2. La réforme du minimum social conditionné à un contrôle de tous les aspects de la vie intime menée par Schröder et approfondie par Merkel – et qui sert en réalité de modèle à Macron pour ses réformes de l’assurance chômage – a piégé près de 5 millions d’actifs dans des statuts de “prolétariat en guenille”, payés parfois 1 euro l’heure travaillée, pendant plus de dix années consécutives, sans véritable travail de formation professionnelle qui exigerait des investissements publics. En 2020, les estimations du déficit en investissements publics en Allemagne oscillaient entre 250 Mds € (uniquement pour les infrastructures) à 600 Mds € tout confondu.

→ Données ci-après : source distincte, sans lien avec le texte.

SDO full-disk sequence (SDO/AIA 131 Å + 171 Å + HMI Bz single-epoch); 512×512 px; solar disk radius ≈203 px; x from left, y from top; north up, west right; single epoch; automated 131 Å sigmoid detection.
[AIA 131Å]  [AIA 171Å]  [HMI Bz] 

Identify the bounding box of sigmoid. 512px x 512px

Crise de l’industrie, pénuries, paupérisation, guerres : le terreau de la bête immonde

La conséquence politique a été visible dès la fin des années 2010 : la défaite du SPD et l’échec des Linke à incarner une meilleure gauche entraîne des comportements électoraux des classes populaires et moyennes inférieures très différents des 50 premières années de la république fédérale.

Ces tâtonnements électoraux ont profité en alternance au NPD néonazi ou aux Pirates (parti laïc et libertaire). L’électorat cherche un débouché, et les Linke, empêtrés dans des débats sur le sexe des anges entre intersectionnalistes, communautaristes, adeptes de la théorie des “milieux” (le terranovisme allemand) et matérialistes marxistes, sabotent eux-mêmes la tentative de Aufstehen de capter cette colère populiste dans un mouvement progressiste. Pourtant, le lancement du mouvement, au printemps 2018, intéressait “36% des Allemands” d’après un sondage du magazine Focus, et enregistrait 100 000 adhésions en ligne. Tout l’été 2018, les apparatchiks du parti vont mener une campagne acharnée qui tuera dans l’œuf le mouvement.

La marche en avant de l’extrême droite en Europe et en Allemagne

Ce sont les néofascistes qui vont sauter sur cette occasion.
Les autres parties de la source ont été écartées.